» **Goal**
Copy out the stretch of the forum thread on partial asynchronous WskSends from "OSR_Community_User · November" through "the IRP completion.", keeping every word and mark unchanged.

-- BEGIN Source excerpt --

Partial asynchronous WskSends

Eran_Borovik-2 · November 29, 2012, 3:30am

Hi experts,
I would like to further understand the behavior of the windows kernel socket with regards to asynchronous sends over TCP.
From my experience with BSD sockets, non-blocking sends can issue less bytes than what was requested, and thus I need to have special code that monitors how much was sent and repeatedly send what was left. This also means that to have meaningful results on the receiving end, one must serialize all send calls.
Now the NT kernel sockets give us asynchronous ability. However, I won’t be able to issue multiple asynchronous sends (from multiple threads or from one thread) if partial sends are possible since then the receiving end might get mixed messages.
My question is: Is it possible to have partial sends with NT kernel sockets, and if it is not possible, is it allowed to issue multiple sends concurrent sends and expect that the send messages won’t mix in the TCP stream. For example, if one message is AAAA, and the other is BBBB, I don’t want AABBAABB but AAAABBBB and BBBBAAAA are totally acceptable.

Many thanks,
Eran.

OSR_Community_User · November 29, 2012, 3:42am

The kernel sockets interface uses basically an MDL list to specify each fragment to send. It’s also an IRP based interface and I would not expect to get successful IRP completion unless all the fragments were sent. You could get an error, like a disconnect, and an error status in the IRP completion.

If you have multiple threads/processor issuing write irps to the socket concurrently, those will each be sent as an uninterrupted stream of fragments, although there will not be any guarantee which thread actually is sent first, unless you explicitly serialize issuing the sends.

Jan

-----Original Message-----
From: xxxxx@lists.osr.com [mailto:xxxxx@lists.osr.com] On Behalf Of xxxxx@gmail.com
Sent: Thursday, November 29, 2012 12:30 AM
To: Windows System Software Devs Interest List
Subject: [ntdev] Partial asynchronous WskSends

Hi experts,
I would like to further understand the behavior of the windows kernel socket with regards to asynchronous sends over TCP.
From my experience with BSD sockets, non-blocking sends can issue less bytes than what was requested, and thus I need to have special code that monitors how much was sent and repeatedly send what was left. This also means that to have meaningful results on the receiving end, one must serialize all send calls.
Now the NT kernel sockets give us asynchronous ability. However, I won’t be able to issue multiple asynchronous sends (from multiple threads or from one thread) if partial sends are possible since then the receiving end might get mixed messages.
My question is: Is it possible to have partial sends with NT kernel sockets, and if it is not possible, is it allowed to issue multiple sends concurrent sends and expect that the send messages won’t mix in the TCP stream. For example, if one message is AAAA, and the other is BBBB, I don’t want AABBAABB but AAAABBBB and BBBBAAAA are totally acceptable.

-- END Source excerpt --
-- BEGIN Data entries --

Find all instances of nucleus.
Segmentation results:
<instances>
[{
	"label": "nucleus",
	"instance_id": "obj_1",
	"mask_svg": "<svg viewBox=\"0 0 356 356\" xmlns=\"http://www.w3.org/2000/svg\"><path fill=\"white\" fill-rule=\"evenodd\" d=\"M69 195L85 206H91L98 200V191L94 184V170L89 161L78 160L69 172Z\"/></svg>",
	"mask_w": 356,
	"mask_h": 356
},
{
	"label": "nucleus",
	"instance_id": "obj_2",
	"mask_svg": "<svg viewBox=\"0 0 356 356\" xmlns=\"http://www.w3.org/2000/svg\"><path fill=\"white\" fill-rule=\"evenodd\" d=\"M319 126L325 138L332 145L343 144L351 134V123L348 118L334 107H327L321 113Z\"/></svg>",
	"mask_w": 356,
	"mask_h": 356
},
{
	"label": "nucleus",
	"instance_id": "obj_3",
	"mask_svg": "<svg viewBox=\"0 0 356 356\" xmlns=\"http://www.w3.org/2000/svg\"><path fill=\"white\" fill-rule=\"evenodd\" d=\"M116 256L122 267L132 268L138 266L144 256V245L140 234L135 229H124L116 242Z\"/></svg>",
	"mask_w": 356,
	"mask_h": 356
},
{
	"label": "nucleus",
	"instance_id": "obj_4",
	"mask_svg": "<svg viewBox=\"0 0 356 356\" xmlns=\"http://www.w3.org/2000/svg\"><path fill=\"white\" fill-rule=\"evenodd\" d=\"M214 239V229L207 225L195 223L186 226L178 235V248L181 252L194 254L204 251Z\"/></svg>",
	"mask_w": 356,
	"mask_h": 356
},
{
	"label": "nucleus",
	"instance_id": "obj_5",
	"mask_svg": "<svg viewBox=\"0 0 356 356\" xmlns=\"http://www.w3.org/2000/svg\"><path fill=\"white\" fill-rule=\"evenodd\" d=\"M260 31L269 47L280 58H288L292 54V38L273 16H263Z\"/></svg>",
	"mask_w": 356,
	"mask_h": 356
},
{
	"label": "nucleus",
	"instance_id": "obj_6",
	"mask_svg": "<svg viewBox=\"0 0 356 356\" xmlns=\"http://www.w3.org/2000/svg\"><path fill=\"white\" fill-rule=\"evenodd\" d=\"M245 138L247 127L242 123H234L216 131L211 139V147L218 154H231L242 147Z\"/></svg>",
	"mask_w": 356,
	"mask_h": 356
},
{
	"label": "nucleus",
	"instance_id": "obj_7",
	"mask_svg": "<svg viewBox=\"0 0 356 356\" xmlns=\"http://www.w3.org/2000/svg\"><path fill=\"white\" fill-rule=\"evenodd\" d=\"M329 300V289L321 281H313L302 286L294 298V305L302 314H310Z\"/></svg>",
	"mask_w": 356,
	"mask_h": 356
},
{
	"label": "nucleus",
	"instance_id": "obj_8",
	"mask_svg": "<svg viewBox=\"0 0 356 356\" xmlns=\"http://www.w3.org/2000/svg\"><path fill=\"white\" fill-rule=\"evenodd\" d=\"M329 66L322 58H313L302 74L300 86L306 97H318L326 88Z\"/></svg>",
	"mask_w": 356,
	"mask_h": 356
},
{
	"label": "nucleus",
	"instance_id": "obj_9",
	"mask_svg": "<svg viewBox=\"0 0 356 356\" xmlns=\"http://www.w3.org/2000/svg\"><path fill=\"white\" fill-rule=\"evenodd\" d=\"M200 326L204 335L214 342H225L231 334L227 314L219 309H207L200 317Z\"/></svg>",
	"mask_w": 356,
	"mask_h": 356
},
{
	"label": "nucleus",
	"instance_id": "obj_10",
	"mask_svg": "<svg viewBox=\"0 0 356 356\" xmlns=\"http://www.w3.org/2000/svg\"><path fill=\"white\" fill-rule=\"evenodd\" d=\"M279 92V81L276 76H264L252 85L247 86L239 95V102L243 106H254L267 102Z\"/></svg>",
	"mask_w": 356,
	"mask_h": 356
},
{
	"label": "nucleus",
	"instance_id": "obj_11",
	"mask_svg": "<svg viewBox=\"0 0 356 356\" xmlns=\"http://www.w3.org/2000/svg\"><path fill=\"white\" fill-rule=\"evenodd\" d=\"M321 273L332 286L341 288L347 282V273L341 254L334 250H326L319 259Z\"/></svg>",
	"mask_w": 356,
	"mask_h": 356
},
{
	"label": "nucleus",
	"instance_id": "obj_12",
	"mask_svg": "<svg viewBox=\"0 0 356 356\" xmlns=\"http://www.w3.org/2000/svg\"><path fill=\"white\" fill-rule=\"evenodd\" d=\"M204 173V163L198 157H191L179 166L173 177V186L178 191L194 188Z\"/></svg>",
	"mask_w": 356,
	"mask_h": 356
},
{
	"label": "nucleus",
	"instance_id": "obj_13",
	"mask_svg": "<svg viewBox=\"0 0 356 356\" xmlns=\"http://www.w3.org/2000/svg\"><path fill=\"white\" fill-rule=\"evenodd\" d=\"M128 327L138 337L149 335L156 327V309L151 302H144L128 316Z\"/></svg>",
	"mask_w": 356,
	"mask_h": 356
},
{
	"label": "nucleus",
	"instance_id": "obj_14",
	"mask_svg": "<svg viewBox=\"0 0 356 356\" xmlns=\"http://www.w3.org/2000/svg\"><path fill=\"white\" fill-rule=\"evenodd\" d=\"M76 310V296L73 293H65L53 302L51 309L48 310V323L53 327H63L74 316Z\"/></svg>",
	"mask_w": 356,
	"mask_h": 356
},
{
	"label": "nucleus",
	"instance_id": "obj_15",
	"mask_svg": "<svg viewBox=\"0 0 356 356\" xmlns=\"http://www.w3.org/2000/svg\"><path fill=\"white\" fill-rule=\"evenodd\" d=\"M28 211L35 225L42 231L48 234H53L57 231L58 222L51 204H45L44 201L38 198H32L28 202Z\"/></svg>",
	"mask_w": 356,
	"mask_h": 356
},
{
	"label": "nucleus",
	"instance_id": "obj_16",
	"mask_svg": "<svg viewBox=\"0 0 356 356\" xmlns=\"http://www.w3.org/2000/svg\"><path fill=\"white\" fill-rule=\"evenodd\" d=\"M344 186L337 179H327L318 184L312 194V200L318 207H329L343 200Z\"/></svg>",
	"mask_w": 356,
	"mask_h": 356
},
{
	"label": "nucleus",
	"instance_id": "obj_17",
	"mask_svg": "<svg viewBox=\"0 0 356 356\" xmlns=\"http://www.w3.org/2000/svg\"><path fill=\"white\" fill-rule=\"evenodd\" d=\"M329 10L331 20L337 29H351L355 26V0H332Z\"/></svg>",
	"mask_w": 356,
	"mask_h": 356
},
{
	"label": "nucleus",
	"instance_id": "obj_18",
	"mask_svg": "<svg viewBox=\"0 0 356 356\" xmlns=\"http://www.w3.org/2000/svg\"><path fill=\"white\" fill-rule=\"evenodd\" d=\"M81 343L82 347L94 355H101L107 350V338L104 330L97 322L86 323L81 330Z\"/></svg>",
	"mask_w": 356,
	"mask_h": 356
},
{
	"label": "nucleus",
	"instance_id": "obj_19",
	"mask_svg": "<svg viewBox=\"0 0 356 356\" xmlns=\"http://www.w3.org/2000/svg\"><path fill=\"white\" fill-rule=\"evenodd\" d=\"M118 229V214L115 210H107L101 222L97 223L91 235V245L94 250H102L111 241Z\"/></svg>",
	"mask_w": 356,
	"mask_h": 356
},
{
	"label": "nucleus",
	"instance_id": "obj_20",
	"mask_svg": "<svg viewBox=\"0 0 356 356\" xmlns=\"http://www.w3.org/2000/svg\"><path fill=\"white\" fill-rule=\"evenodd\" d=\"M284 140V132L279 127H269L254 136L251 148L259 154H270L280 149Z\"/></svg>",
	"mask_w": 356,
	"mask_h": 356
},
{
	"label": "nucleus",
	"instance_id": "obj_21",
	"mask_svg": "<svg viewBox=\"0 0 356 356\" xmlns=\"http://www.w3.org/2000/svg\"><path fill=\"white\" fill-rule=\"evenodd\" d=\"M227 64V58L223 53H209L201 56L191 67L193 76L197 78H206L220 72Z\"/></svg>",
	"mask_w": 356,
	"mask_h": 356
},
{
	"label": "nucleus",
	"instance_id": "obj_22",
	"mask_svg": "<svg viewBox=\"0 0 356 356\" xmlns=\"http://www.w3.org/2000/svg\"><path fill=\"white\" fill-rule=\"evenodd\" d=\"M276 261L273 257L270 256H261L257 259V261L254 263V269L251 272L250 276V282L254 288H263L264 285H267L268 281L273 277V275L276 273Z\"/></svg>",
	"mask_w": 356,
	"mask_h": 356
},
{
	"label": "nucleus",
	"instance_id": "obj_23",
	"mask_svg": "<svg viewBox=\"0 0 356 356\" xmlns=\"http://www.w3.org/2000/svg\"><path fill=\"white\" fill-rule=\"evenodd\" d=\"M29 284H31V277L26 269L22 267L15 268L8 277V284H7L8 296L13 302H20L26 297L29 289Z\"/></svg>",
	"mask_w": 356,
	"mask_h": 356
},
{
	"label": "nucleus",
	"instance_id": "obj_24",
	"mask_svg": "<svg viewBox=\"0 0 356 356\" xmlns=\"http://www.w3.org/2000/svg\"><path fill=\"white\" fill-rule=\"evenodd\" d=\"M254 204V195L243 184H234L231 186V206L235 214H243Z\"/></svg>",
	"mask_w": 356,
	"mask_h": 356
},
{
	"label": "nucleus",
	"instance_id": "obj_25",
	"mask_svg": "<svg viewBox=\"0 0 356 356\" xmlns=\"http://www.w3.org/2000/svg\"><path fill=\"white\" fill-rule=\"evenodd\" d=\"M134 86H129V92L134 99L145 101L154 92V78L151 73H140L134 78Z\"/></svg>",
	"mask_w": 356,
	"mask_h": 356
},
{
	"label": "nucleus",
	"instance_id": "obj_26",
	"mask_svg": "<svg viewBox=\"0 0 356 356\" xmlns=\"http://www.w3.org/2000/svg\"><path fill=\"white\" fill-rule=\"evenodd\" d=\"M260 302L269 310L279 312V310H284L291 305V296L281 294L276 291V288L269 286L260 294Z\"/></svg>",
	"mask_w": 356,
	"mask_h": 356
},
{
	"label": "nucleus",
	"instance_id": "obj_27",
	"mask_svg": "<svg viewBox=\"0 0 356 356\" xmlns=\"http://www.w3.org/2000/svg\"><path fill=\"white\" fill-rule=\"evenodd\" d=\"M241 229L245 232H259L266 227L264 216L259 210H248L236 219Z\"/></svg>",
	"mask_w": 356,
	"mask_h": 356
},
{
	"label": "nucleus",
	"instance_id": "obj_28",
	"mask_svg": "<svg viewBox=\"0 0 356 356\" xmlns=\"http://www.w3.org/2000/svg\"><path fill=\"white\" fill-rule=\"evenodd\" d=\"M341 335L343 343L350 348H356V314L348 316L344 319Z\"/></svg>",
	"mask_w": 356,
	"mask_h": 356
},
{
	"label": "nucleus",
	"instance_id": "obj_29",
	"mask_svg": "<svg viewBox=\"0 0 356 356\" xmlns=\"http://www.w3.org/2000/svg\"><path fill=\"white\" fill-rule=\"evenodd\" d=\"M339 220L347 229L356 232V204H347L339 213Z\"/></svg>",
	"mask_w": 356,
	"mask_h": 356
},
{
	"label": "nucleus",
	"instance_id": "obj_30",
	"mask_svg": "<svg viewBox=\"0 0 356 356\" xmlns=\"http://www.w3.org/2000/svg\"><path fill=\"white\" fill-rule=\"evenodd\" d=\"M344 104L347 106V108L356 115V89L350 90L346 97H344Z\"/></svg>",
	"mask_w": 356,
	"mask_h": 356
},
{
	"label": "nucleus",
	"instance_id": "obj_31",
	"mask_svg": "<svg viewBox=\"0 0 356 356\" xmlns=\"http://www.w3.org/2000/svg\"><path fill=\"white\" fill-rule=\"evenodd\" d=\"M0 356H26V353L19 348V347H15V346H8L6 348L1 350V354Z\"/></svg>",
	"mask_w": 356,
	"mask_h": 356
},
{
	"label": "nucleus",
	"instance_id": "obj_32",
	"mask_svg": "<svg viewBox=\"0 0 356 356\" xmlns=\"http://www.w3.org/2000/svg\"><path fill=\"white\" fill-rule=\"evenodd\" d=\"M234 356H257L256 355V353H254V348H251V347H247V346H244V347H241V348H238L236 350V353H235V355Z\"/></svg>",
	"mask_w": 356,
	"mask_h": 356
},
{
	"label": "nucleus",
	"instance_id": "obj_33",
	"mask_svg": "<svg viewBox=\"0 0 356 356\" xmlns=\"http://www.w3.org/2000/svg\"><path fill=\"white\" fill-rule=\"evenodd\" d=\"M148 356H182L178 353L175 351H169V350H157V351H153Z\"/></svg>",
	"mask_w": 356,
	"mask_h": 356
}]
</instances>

-- END Data entries --

» **Solution**
OSR_Community_User · November 29, 2012, 3:42am

The kernel sockets interface uses basically an MDL list to specify each fragment to send. It’s also an IRP based interface and I would not expect to get successful IRP completion unless all the fragments were sent. You could get an error, like a disconnect, and an error status in the IRP completion.